--- Begin ---

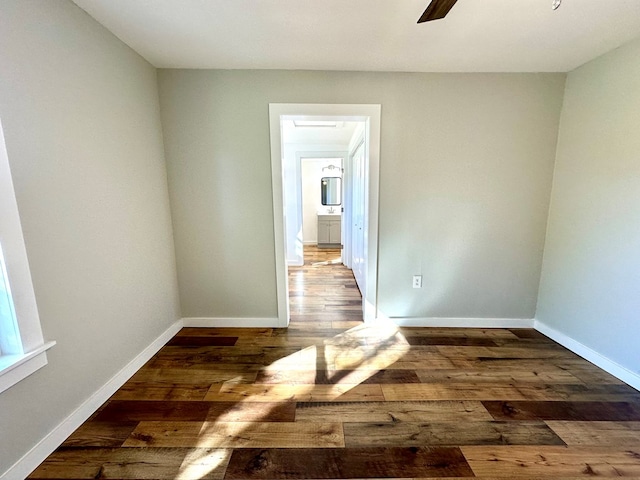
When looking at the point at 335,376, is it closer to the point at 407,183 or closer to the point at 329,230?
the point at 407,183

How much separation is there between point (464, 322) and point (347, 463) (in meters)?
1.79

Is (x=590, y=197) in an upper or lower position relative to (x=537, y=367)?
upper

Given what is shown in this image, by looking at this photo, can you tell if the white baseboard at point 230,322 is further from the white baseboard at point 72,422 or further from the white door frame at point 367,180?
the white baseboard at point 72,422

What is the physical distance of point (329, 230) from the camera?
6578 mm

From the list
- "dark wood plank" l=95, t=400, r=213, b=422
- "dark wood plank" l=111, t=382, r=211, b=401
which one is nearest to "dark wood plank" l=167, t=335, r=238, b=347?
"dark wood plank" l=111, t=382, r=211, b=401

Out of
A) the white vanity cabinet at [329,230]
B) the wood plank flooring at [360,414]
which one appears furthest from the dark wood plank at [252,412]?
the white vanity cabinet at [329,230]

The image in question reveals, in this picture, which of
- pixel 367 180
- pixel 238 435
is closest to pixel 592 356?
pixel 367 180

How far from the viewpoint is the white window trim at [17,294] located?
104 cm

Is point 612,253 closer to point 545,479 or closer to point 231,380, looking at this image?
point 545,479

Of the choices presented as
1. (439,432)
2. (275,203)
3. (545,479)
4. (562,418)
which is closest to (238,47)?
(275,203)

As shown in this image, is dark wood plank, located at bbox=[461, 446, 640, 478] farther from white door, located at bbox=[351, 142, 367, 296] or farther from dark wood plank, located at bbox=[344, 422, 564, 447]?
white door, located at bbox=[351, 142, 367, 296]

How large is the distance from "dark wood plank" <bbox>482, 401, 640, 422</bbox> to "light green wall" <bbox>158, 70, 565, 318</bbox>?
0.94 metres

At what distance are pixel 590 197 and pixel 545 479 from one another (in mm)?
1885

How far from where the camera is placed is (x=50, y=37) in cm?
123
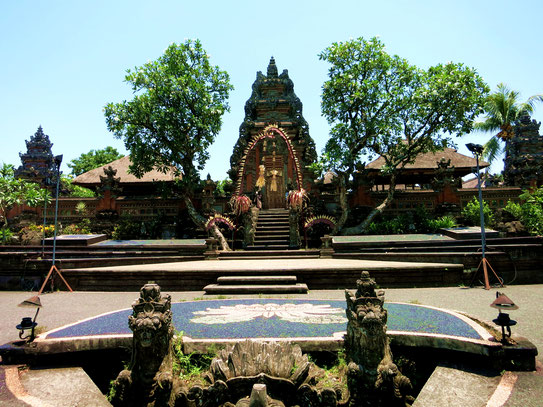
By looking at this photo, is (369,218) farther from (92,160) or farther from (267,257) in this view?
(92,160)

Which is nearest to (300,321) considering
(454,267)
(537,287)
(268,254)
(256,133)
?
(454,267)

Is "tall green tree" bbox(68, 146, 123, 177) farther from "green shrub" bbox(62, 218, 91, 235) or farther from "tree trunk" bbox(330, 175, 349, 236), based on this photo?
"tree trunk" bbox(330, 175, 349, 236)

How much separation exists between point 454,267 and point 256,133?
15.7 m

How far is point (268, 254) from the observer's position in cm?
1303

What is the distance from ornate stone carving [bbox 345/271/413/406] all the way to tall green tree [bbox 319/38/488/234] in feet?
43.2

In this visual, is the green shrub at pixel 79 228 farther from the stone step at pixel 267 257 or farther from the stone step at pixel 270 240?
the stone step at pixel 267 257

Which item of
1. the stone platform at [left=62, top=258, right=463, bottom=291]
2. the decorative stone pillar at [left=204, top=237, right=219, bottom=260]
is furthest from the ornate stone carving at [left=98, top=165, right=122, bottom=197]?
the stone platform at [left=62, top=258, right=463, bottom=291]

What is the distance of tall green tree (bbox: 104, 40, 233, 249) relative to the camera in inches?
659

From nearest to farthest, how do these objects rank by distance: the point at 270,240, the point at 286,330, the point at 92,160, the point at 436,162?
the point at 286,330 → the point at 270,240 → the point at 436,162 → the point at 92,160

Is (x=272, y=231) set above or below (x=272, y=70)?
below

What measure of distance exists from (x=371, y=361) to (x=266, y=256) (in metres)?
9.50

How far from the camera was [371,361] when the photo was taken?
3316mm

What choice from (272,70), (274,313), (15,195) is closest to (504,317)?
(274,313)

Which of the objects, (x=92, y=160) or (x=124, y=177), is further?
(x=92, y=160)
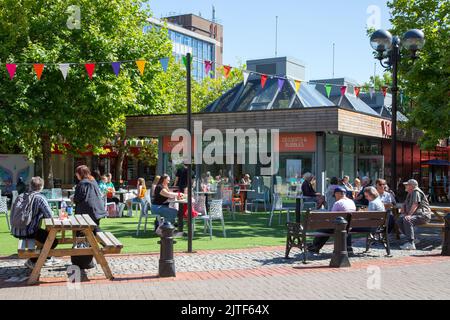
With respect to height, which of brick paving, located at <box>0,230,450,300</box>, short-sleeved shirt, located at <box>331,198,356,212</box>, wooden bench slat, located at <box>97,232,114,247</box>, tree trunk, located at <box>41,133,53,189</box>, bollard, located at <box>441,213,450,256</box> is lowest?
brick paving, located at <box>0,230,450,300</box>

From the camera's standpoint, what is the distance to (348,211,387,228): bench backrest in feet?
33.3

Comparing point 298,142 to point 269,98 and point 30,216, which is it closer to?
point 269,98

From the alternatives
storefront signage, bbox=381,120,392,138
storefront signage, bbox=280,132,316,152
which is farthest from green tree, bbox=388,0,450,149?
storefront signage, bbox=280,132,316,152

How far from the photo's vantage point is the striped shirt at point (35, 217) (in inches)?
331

--- End ---
--- Begin ---

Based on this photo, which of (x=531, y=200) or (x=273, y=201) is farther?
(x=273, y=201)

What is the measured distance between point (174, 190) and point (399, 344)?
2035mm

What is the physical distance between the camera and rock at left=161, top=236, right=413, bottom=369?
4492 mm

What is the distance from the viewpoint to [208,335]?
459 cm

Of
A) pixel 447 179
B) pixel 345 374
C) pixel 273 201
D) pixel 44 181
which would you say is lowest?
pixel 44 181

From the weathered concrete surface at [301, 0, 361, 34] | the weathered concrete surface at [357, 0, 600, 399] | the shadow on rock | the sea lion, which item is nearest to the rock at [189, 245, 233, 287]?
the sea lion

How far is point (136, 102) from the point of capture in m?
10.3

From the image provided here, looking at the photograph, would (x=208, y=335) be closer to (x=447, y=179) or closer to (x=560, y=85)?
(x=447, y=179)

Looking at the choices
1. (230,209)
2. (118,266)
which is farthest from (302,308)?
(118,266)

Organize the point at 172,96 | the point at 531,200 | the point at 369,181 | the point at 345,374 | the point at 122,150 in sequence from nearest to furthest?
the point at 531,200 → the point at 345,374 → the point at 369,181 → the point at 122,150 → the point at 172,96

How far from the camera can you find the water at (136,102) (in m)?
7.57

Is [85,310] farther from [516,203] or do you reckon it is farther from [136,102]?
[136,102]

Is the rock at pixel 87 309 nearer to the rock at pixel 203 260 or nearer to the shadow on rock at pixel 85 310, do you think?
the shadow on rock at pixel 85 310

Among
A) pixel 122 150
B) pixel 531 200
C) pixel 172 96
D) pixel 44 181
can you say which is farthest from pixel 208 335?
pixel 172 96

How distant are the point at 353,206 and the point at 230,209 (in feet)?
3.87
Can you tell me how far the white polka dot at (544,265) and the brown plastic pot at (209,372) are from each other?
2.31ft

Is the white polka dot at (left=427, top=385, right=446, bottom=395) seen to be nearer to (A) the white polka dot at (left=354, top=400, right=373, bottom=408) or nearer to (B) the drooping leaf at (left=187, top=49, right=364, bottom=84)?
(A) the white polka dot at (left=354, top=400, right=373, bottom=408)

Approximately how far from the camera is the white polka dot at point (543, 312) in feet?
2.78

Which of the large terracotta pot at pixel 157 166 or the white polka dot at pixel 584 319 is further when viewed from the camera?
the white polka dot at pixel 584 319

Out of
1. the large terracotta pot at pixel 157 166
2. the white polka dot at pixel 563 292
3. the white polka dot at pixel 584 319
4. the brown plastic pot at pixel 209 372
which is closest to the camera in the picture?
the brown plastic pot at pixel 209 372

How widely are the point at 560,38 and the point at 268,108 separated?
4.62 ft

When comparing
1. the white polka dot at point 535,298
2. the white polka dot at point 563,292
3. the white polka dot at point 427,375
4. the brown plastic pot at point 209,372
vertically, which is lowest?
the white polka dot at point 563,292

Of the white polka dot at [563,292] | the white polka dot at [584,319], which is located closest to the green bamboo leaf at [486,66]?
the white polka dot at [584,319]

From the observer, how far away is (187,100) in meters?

--- End ---
--- Begin ---

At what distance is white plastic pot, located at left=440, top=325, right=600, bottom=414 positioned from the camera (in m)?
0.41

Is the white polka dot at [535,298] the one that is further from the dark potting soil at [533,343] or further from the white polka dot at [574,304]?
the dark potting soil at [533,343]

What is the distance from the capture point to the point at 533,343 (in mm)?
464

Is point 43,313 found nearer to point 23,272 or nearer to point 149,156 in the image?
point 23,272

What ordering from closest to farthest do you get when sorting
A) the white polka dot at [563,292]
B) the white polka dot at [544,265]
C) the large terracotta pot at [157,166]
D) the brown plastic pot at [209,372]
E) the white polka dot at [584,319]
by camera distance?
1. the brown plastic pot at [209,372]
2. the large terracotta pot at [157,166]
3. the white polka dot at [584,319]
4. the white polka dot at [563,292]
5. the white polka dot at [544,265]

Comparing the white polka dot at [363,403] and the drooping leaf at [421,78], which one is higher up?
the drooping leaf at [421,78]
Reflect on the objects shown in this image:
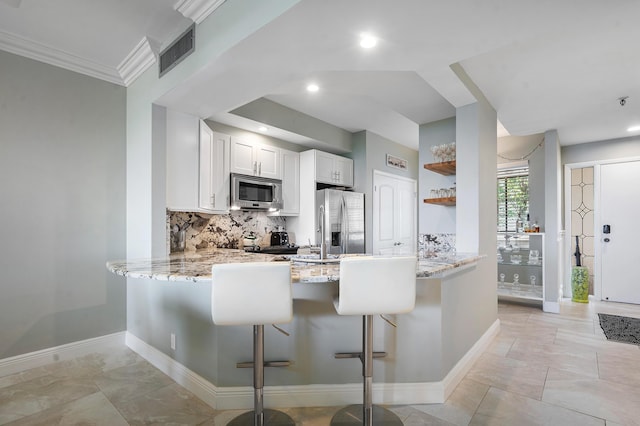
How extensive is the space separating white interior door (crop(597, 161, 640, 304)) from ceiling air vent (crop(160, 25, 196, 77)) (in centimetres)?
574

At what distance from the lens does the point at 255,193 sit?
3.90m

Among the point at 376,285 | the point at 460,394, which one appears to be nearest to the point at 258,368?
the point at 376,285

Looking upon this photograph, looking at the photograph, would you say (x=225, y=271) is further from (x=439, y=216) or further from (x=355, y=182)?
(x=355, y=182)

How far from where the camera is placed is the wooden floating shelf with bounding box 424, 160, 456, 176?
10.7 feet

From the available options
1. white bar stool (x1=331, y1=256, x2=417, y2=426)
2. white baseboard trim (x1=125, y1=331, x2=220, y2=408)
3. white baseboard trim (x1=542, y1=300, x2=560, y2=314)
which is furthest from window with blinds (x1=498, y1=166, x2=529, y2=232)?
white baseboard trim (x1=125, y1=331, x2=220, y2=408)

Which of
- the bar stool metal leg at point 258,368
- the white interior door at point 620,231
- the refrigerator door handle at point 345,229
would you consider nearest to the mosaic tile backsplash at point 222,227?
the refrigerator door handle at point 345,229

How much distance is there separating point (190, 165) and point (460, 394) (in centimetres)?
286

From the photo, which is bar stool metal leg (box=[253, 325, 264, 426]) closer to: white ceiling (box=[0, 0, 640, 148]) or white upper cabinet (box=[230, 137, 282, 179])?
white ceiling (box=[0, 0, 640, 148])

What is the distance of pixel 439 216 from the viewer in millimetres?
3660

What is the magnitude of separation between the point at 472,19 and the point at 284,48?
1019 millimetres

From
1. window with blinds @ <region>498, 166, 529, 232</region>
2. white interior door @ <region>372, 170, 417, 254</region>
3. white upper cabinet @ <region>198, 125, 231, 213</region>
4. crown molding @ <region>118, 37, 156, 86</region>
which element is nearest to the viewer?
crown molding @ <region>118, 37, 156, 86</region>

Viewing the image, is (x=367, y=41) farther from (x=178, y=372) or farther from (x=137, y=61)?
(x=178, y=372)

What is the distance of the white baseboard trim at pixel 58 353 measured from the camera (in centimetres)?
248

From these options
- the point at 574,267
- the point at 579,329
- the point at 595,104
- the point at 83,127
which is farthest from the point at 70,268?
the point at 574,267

--- End ---

# THE PROBLEM
Please count the lines in the material above that contain the word "brown" and give only the number.

# IN RESPONSE
6